- Born: Michael Jay Shapiro December 14, 1945 Boston, Massachusetts
- Died: April 6, 2012 (aged 66) Los Angeles, California

= Michael Sands (media) =

Michael Sands (December 14, 1945 – April 6, 2012) was an American fashion print model and actor turned media consultant, representing clients such as George Lazenby, Michael Reagan, Gary Devore, Mr. Blackwell, and Kevin Federline.

==Biography==
Sands acted in various roles, including in the Dennis DeYoung Music Video "Don't Wait for Heroes," and frequently discussed celebrity images in the national media. Through producing CelebrityDoctor.co in the late 1990s, Sands pioneered the trend for live TV/web screenings of face-lifts, most famously with Arabella Churchill.

The book The CIA in Hollywood by Tricia Jenkins reports that Sands supported the CIA in establishing a presence in Hollywood in the mid-1990s and even assisted in the capture of Abu Abbas, the terrorist behind the hijacking of the MS Achille Lauro cruise ship in 1985. Sands arranged for Abbas to be interviewed in Baghdad for a book and movie deal, and then gave the interview and Abbas's contact details to the FBI and CIA. US Special Forces captured Abbas in 2003.

In 2011 Sands was approached by the Utah family of Wassef Ali Hassoun over a $1m book and movie deal about the Marine corporal charged with desertion who allegedly faked his own kidnapping in Iraq.

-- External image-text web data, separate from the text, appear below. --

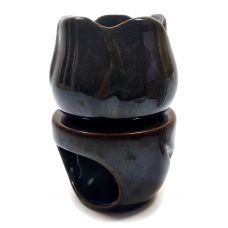 Аромалампа керамическая "Цветок" 8,5х8,5х12 см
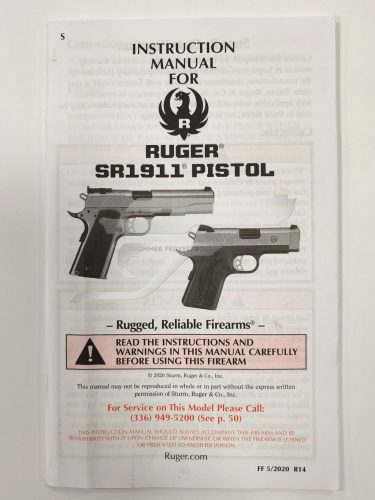 Eladó Ruger SR 1911 RU06739 10 mm Auto Használt maroklőfegyver
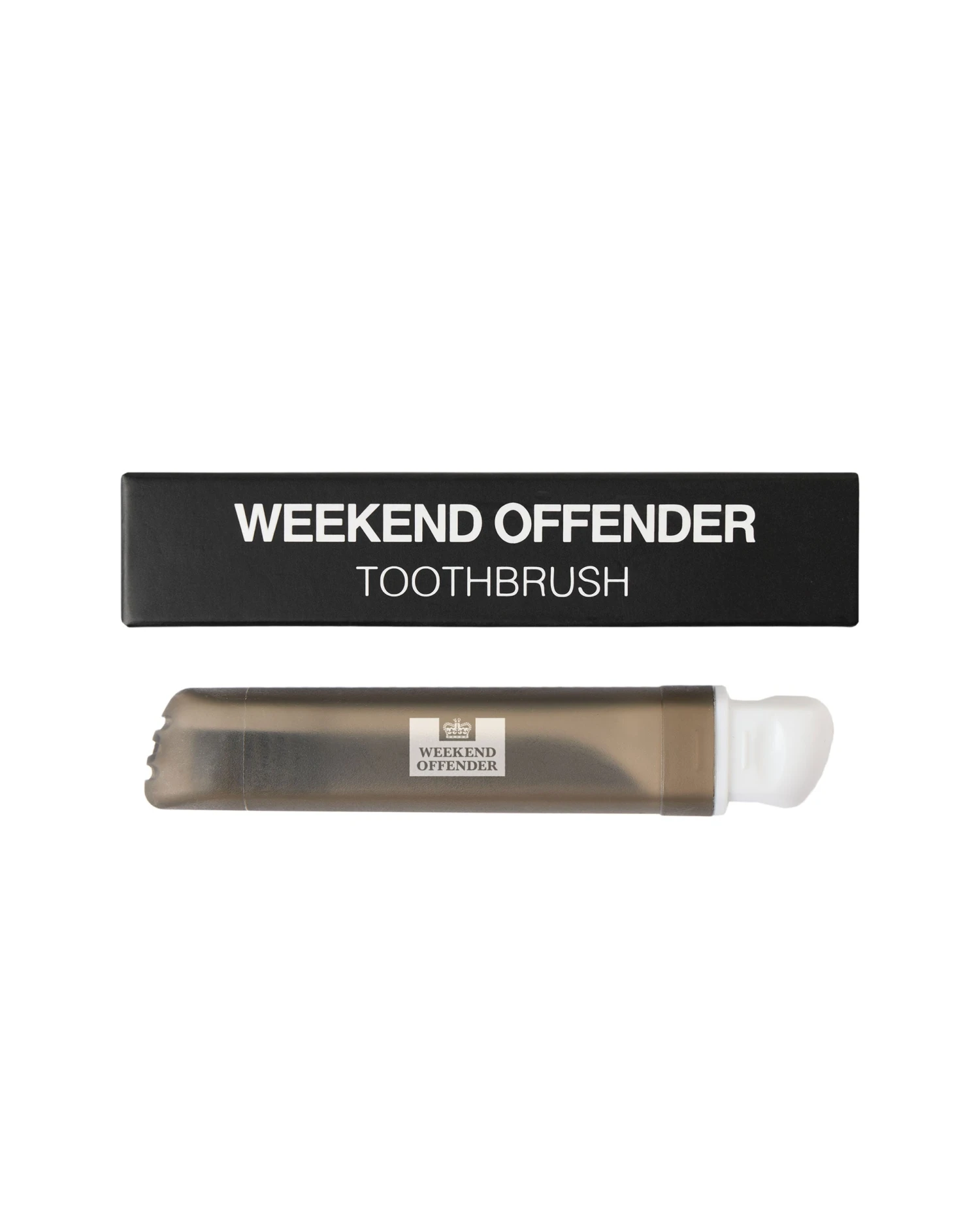 Weekend Offender Travel Toothbrush Black 2 Weekend Offender Travel Toothbrush Black - Image 2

Michael has one son, Nicholas Sands

==Death==
On March 24, 2012, Sands started choking on free food sample in a Los Angeles deli. He was pronounced dead on the scene for five minutes, then revived and taken to Cedars Sinai hospital. At the hospital, Sands was placed in a medically induced coma to prevent inflammation of the brain. He died thirteen days later on April 6, 2012, at the age of sixty-seven.